Scene-based reasoning records:
******
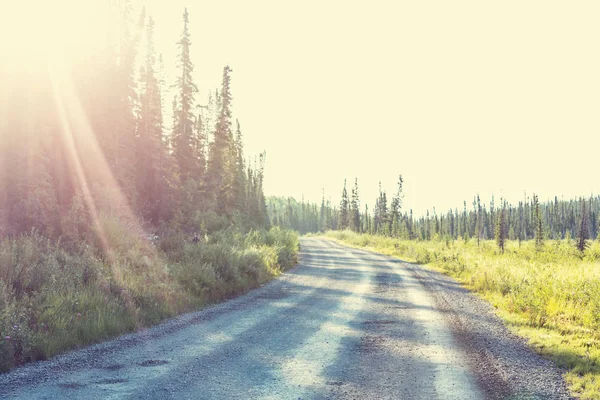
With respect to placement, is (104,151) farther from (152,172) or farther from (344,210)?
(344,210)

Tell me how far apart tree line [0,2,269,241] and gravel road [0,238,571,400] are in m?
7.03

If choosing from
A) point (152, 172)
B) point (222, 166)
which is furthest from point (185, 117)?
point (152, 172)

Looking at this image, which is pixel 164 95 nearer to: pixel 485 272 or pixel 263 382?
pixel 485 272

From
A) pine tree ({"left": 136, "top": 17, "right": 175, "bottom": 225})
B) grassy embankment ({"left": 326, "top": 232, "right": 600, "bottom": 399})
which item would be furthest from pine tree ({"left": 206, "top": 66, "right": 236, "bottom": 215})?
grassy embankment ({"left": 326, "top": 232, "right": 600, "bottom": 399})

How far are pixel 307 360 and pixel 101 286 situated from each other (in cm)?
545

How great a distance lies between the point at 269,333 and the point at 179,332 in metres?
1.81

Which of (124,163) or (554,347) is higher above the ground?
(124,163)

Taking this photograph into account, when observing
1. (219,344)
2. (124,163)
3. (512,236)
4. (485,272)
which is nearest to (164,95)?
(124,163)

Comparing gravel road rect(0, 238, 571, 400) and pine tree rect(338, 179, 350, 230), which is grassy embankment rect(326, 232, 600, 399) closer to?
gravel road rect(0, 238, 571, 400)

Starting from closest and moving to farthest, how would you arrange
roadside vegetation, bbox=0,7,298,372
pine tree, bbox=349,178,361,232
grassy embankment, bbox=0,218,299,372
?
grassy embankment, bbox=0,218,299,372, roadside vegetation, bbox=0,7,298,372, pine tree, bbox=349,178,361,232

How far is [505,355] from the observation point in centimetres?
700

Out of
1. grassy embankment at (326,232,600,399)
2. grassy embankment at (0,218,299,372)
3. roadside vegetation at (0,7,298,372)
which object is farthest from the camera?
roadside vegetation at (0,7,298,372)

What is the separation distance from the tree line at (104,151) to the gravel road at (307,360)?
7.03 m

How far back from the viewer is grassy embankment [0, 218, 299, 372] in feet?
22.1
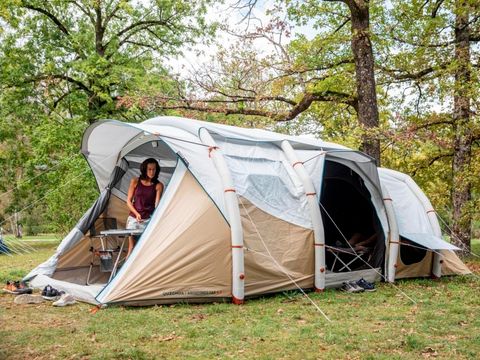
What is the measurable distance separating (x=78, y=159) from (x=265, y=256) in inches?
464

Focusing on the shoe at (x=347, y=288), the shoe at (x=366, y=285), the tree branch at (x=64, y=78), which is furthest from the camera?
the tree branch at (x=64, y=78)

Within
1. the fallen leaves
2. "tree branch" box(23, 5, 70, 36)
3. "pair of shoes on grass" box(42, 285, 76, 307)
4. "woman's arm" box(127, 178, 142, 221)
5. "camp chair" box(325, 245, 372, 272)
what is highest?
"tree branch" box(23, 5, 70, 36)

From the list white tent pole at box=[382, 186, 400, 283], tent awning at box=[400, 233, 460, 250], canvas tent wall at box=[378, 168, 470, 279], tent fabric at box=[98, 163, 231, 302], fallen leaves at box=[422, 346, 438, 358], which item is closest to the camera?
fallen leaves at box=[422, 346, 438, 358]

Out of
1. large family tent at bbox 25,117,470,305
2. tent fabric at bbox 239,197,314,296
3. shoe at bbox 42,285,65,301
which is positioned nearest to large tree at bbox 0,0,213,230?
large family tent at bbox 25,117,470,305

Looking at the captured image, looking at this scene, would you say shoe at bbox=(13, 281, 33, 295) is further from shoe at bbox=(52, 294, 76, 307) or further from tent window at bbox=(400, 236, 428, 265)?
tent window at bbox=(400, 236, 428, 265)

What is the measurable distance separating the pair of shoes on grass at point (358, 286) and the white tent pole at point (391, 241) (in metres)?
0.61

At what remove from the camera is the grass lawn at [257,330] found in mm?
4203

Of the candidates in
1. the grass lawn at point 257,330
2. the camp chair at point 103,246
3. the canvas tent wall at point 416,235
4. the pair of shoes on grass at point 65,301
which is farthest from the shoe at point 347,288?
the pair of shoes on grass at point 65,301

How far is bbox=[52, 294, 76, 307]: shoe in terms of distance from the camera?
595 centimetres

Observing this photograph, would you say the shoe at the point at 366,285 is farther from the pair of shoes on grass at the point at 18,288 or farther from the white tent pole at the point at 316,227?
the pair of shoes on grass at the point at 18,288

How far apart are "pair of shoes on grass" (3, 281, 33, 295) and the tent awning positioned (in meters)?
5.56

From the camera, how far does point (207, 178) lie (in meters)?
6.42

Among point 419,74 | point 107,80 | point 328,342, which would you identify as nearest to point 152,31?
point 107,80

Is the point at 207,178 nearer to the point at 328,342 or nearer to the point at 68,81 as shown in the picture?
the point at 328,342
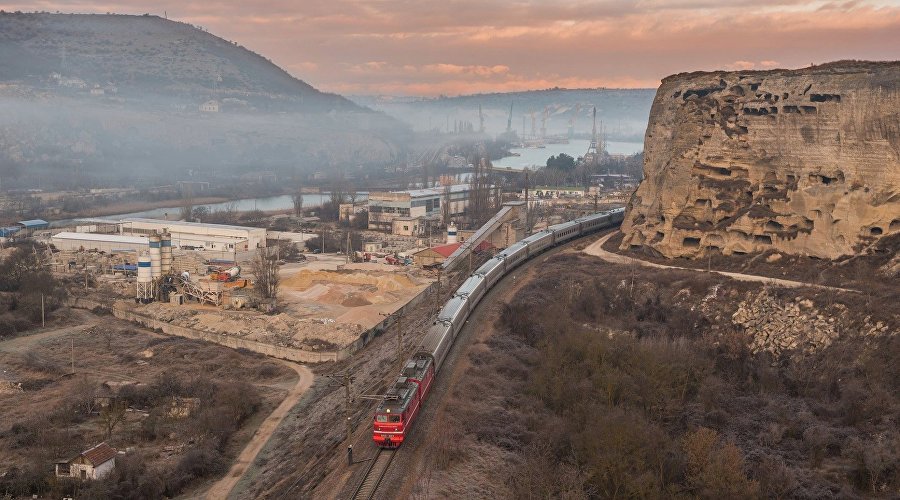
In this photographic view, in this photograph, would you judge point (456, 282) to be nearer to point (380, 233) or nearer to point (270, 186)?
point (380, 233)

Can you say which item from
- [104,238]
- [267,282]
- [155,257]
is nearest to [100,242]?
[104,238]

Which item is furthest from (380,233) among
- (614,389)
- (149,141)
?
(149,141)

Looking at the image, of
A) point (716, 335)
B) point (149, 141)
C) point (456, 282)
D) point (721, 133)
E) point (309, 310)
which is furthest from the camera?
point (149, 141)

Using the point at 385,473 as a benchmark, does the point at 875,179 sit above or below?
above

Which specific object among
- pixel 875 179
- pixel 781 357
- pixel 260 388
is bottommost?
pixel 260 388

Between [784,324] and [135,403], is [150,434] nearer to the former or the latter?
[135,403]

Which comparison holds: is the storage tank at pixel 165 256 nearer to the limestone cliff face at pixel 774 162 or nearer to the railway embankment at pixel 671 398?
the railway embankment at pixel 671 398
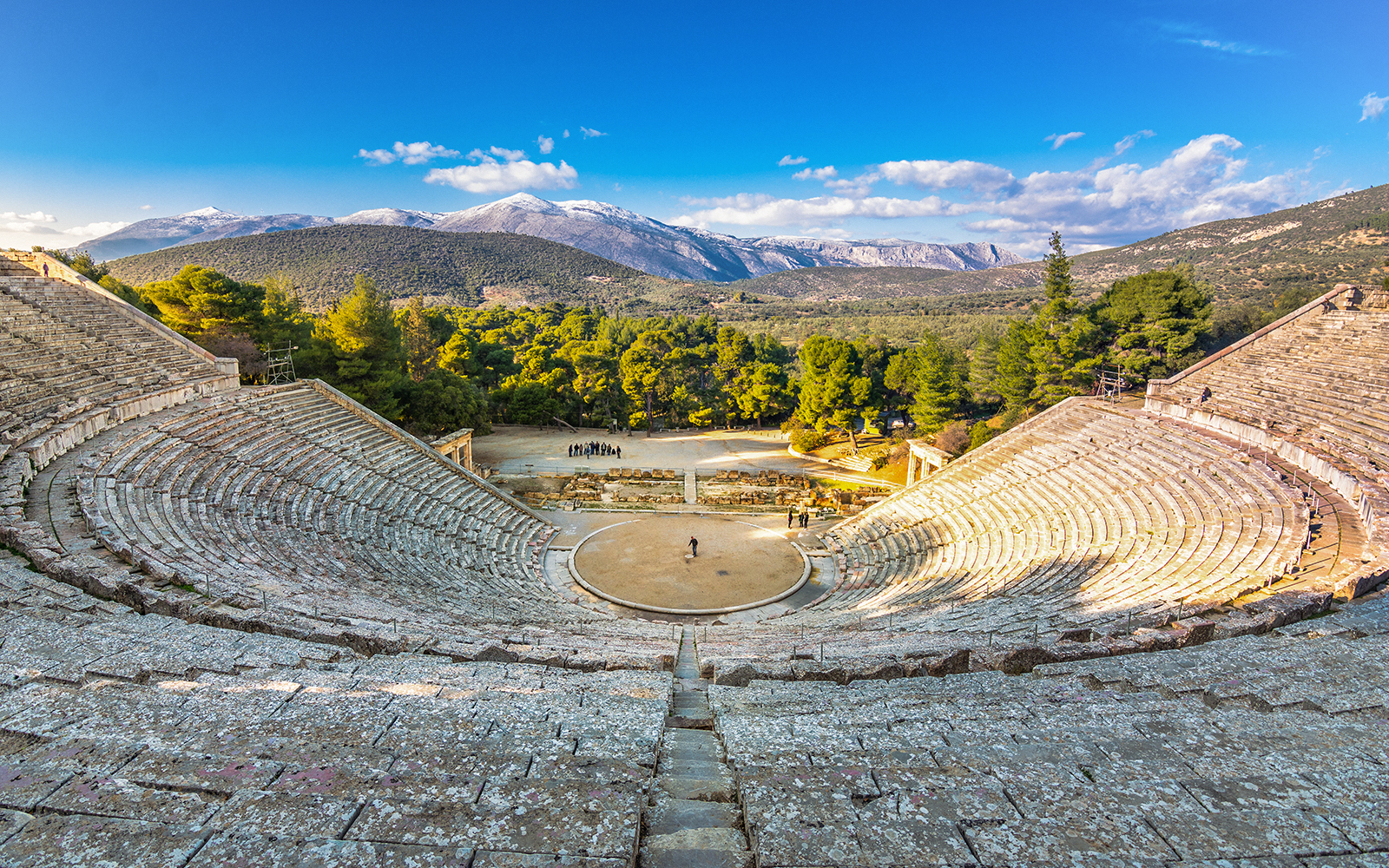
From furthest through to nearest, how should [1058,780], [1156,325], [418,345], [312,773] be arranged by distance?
******
Goal: Images in the records should not be copied. Repeat all the rest exactly.

Written reply:
With respect to placement, is (104,151) farther from (152,172) or farther from (344,210)?
(344,210)

Tell me how far apart tree line [0,2,269,241] and gravel road [0,238,571,400] are in m?
7.03

If choosing from
A) point (152, 172)
B) point (222, 166)
which is furthest from point (185, 117)?
point (152, 172)

Looking at this image, which is pixel 164 95 nearer to: pixel 485 272 or pixel 263 382?
pixel 485 272

From
A) pine tree ({"left": 136, "top": 17, "right": 175, "bottom": 225})
B) grassy embankment ({"left": 326, "top": 232, "right": 600, "bottom": 399})
which item would be furthest from pine tree ({"left": 206, "top": 66, "right": 236, "bottom": 215})?
grassy embankment ({"left": 326, "top": 232, "right": 600, "bottom": 399})

How far are pixel 307 360 and pixel 101 286 situated from each other (in cm)?
545

How great a distance lies between the point at 269,333 and the point at 179,332 in metres?
1.81

Which of (124,163) or (554,347) is higher above the ground?
(124,163)

Taking this photograph into account, when observing
1. (219,344)
2. (124,163)
3. (512,236)
4. (485,272)
which is nearest to (164,95)?
(124,163)

Comparing gravel road rect(0, 238, 571, 400) and pine tree rect(338, 179, 350, 230), which is grassy embankment rect(326, 232, 600, 399) closer to?
gravel road rect(0, 238, 571, 400)

Starting from closest and moving to farthest, how would you arrange
roadside vegetation, bbox=0,7,298,372
pine tree, bbox=349,178,361,232
grassy embankment, bbox=0,218,299,372
?
grassy embankment, bbox=0,218,299,372, roadside vegetation, bbox=0,7,298,372, pine tree, bbox=349,178,361,232

How far is [505,355] from the observation point in centimetres?
700

Out of
1. grassy embankment at (326,232,600,399)
2. grassy embankment at (0,218,299,372)
3. roadside vegetation at (0,7,298,372)
which object is farthest from the camera?
roadside vegetation at (0,7,298,372)

What is the separation distance from the tree line at (104,151) to the gravel road at (307,360)?
7.03 m

How far back from the viewer is grassy embankment [0, 218, 299, 372] in feet?
22.1
What is the measurable distance separating (x=78, y=159) from (x=265, y=256) in inches?
464

Focusing on the shoe at (x=347, y=288), the shoe at (x=366, y=285), the tree branch at (x=64, y=78), which is furthest from the camera?
the tree branch at (x=64, y=78)

Within
1. the fallen leaves
2. "tree branch" box(23, 5, 70, 36)
3. "pair of shoes on grass" box(42, 285, 76, 307)
4. "woman's arm" box(127, 178, 142, 221)
5. "camp chair" box(325, 245, 372, 272)
what is highest?
"tree branch" box(23, 5, 70, 36)

From the list white tent pole at box=[382, 186, 400, 283], tent awning at box=[400, 233, 460, 250], canvas tent wall at box=[378, 168, 470, 279], tent fabric at box=[98, 163, 231, 302], fallen leaves at box=[422, 346, 438, 358], which item is closest to the camera?
fallen leaves at box=[422, 346, 438, 358]

Out of
1. large family tent at bbox 25,117,470,305
2. tent fabric at bbox 239,197,314,296
3. shoe at bbox 42,285,65,301
which is positioned nearest to large tree at bbox 0,0,213,230?
large family tent at bbox 25,117,470,305

Looking at the captured image, looking at this scene, would you say shoe at bbox=(13, 281, 33, 295) is further from shoe at bbox=(52, 294, 76, 307) or further from tent window at bbox=(400, 236, 428, 265)?
tent window at bbox=(400, 236, 428, 265)

What is the measurable distance separating the pair of shoes on grass at point (358, 286) and the white tent pole at point (391, 241) (in metres)?
0.61

At what remove from the camera is the grass lawn at [257,330] found in mm?
4203

Of the candidates in
1. the grass lawn at point 257,330
2. the camp chair at point 103,246
3. the canvas tent wall at point 416,235
4. the pair of shoes on grass at point 65,301
which is farthest from the shoe at point 347,288?
the pair of shoes on grass at point 65,301

How far is bbox=[52, 294, 76, 307]: shoe in terms of distance from the camera?
595 centimetres

Observing this photograph, would you say the shoe at the point at 366,285 is farther from the pair of shoes on grass at the point at 18,288 or farther from the white tent pole at the point at 316,227?
the pair of shoes on grass at the point at 18,288

How far apart are "pair of shoes on grass" (3, 281, 33, 295) and the tent awning positioned (in meters)?
5.56

From the camera, how far does point (207, 178) lie (in meters)?
6.42

Among point 419,74 | point 107,80 | point 328,342, which would you identify as nearest to point 152,31?
point 107,80

Is the point at 207,178 nearer to the point at 328,342 or nearer to the point at 68,81 as shown in the picture?
the point at 328,342
In this photographic view, in this photograph, would you judge point (456, 282) to be nearer to point (380, 233) or nearer to point (270, 186)?
point (380, 233)

Can you say which item from
- [104,238]
- [267,282]
- [155,257]
is nearest to [100,242]?
[104,238]

Which item is furthest from (380,233) among
- (614,389)
- (149,141)
?
(149,141)

Looking at the image, of
A) point (716, 335)
B) point (149, 141)
C) point (456, 282)
D) point (721, 133)
E) point (309, 310)
which is furthest from the camera?
point (149, 141)

Using the point at 385,473 as a benchmark, does the point at 875,179 sit above or below?
above

Which specific object among
- pixel 875 179
- pixel 781 357
- pixel 260 388
is bottommost?
pixel 260 388

Between [784,324] and [135,403], is [150,434] nearer to the former or the latter?
[135,403]

Which comparison holds: is the storage tank at pixel 165 256 nearer to the limestone cliff face at pixel 774 162 or nearer to the railway embankment at pixel 671 398?
the railway embankment at pixel 671 398
From furthest through to nearest, how should [1058,780], [1156,325], [418,345], [312,773] be arranged by distance?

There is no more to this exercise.